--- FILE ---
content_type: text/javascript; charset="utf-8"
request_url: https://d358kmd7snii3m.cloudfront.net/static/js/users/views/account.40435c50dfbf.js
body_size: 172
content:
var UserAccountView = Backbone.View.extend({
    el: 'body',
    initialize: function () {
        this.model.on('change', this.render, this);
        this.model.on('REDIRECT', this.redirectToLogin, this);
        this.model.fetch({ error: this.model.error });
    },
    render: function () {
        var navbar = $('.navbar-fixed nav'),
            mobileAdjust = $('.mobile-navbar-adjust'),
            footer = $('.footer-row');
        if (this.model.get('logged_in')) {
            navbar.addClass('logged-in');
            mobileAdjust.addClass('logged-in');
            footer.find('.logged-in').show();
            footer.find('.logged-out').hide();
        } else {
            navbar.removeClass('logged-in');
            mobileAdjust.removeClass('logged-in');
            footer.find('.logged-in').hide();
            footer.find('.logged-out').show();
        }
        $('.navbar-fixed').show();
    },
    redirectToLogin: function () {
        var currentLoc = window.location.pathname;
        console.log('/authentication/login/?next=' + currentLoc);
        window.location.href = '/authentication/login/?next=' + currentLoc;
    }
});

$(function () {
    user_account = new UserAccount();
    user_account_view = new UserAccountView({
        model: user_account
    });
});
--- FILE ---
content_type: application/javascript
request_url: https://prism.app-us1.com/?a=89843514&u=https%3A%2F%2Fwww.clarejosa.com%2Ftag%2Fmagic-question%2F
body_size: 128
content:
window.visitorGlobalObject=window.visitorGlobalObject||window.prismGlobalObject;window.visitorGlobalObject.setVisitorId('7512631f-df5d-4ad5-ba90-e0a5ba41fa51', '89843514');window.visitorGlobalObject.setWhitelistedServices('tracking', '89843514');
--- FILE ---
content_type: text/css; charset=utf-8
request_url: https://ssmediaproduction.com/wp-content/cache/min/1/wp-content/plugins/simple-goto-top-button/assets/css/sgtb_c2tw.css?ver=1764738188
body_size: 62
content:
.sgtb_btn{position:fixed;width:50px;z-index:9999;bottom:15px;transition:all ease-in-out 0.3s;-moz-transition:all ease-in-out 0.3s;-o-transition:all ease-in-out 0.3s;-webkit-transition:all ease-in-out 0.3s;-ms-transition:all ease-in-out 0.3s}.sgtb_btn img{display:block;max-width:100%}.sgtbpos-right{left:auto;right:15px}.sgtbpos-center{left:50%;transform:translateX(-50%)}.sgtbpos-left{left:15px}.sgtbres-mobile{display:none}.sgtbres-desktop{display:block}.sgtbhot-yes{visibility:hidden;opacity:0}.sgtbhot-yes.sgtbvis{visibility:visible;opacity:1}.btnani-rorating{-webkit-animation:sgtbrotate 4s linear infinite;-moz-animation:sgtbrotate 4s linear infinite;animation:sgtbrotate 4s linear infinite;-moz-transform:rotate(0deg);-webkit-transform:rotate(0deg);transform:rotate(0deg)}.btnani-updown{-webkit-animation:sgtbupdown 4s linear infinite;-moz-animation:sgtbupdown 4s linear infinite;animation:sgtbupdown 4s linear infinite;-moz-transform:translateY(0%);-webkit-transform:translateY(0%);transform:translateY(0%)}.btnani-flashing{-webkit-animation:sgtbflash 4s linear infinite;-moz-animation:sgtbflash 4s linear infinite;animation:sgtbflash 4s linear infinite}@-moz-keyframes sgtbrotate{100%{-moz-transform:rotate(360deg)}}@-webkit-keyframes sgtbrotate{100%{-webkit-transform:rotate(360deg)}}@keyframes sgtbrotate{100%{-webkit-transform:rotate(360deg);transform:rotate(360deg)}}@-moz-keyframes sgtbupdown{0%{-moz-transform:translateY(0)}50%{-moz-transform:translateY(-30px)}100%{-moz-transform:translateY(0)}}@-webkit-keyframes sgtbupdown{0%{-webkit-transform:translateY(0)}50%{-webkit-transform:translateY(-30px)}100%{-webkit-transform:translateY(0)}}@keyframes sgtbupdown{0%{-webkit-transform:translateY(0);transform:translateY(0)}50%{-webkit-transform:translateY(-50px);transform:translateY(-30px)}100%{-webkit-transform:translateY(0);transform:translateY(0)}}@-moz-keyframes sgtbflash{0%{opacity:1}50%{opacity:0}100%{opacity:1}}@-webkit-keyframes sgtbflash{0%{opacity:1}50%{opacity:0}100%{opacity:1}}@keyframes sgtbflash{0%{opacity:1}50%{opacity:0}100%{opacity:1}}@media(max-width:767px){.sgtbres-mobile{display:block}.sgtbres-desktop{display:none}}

---

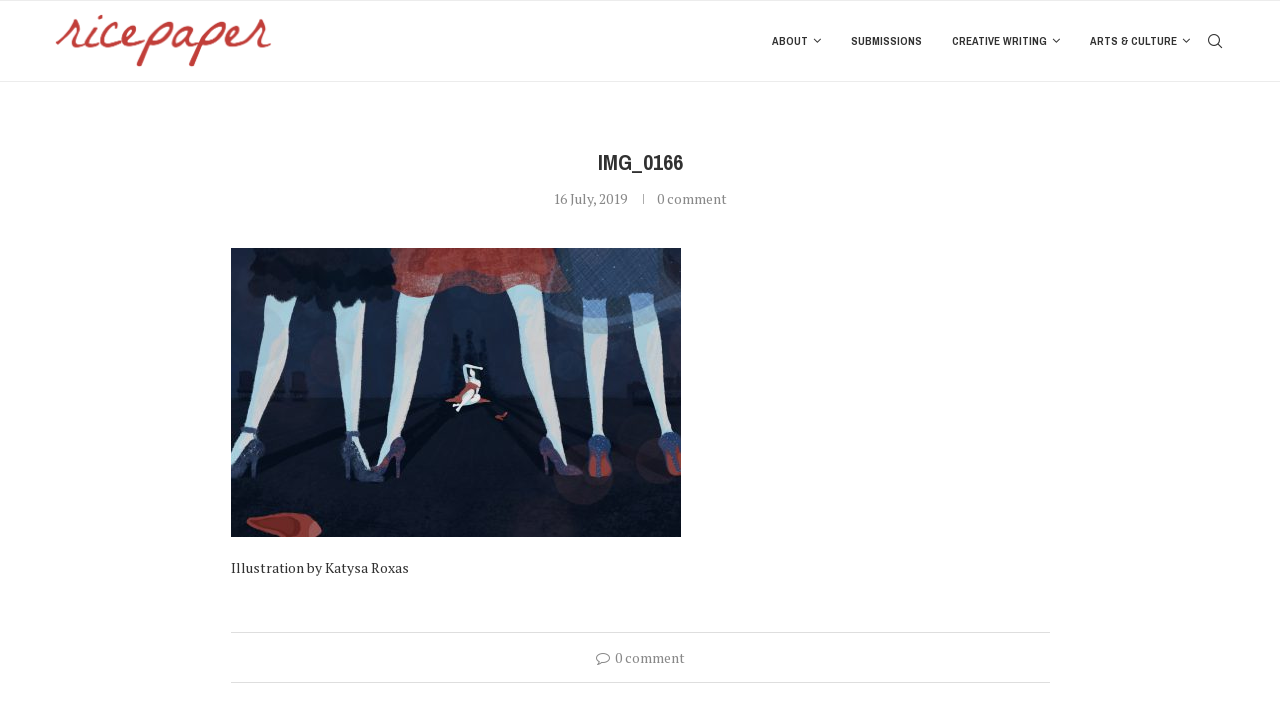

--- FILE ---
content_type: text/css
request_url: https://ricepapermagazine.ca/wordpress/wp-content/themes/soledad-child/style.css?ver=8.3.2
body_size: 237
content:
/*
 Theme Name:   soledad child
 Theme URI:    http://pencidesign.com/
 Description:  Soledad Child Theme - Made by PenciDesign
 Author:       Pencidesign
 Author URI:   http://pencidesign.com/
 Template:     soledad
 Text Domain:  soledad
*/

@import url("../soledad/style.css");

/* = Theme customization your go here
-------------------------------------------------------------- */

• **PROBLEM REQUIREMENTS**:
Looking at the records above, count the lines where the word "currentLoc" appears. State only the number.

• **OUTPUT FOR THIS EXERCISE**:
3